TO DO:
From the line containing "What is the measurable" through the last line of the data, return those lines exactly as written and nothing more.

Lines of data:

-----

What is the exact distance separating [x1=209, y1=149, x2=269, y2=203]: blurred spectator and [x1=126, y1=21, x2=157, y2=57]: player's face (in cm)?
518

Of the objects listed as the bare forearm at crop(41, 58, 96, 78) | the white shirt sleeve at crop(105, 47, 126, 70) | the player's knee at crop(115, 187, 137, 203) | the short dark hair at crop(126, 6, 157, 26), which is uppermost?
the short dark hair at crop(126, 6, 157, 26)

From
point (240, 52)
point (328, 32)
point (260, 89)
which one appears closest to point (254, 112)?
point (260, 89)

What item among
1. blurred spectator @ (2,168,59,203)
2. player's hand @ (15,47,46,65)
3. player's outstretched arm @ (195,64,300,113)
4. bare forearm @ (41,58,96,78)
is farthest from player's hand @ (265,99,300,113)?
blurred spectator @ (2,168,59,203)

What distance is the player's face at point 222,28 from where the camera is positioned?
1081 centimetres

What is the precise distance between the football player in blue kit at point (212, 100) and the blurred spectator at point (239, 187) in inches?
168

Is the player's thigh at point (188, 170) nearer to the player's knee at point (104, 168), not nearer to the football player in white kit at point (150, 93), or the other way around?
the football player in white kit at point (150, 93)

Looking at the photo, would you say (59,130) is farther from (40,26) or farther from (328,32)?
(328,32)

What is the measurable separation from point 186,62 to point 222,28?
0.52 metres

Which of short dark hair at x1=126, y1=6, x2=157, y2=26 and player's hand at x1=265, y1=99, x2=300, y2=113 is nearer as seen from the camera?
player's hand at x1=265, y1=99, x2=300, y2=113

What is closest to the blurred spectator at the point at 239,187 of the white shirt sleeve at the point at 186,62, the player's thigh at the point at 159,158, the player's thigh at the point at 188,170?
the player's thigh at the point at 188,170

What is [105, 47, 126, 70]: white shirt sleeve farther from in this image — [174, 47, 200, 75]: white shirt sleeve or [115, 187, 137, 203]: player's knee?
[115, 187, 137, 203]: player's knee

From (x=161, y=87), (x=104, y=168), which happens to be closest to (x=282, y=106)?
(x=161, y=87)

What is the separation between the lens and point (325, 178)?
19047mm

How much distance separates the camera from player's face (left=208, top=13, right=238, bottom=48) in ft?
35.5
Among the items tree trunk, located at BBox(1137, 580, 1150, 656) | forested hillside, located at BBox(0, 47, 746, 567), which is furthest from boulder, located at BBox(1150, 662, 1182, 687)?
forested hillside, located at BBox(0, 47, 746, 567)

-----

PROBLEM SOLUTION:
What is the measurable separation from point 186,62 to point 222,28?
0.52 metres

Which of short dark hair at x1=126, y1=6, x2=157, y2=26 and player's hand at x1=265, y1=99, x2=300, y2=113 is nearer as seen from the camera?
player's hand at x1=265, y1=99, x2=300, y2=113

What is closest to the blurred spectator at the point at 239,187 of the white shirt sleeve at the point at 186,62, the player's thigh at the point at 159,158, the player's thigh at the point at 188,170?
the player's thigh at the point at 188,170

What is [105, 47, 126, 70]: white shirt sleeve farther from in this image — [174, 47, 200, 75]: white shirt sleeve or [115, 187, 137, 203]: player's knee?
[115, 187, 137, 203]: player's knee

From (x=161, y=87), (x=104, y=168), which happens to be closest to (x=282, y=106)?
(x=161, y=87)

What is the separation between the lens and point (325, 178)?
19047mm

How much distance separates the camera from player's face (left=208, top=13, right=238, bottom=48) in ft?
35.5
Among the items tree trunk, located at BBox(1137, 580, 1150, 656) | forested hillside, located at BBox(0, 47, 746, 567), which is furthest from boulder, located at BBox(1150, 662, 1182, 687)?
forested hillside, located at BBox(0, 47, 746, 567)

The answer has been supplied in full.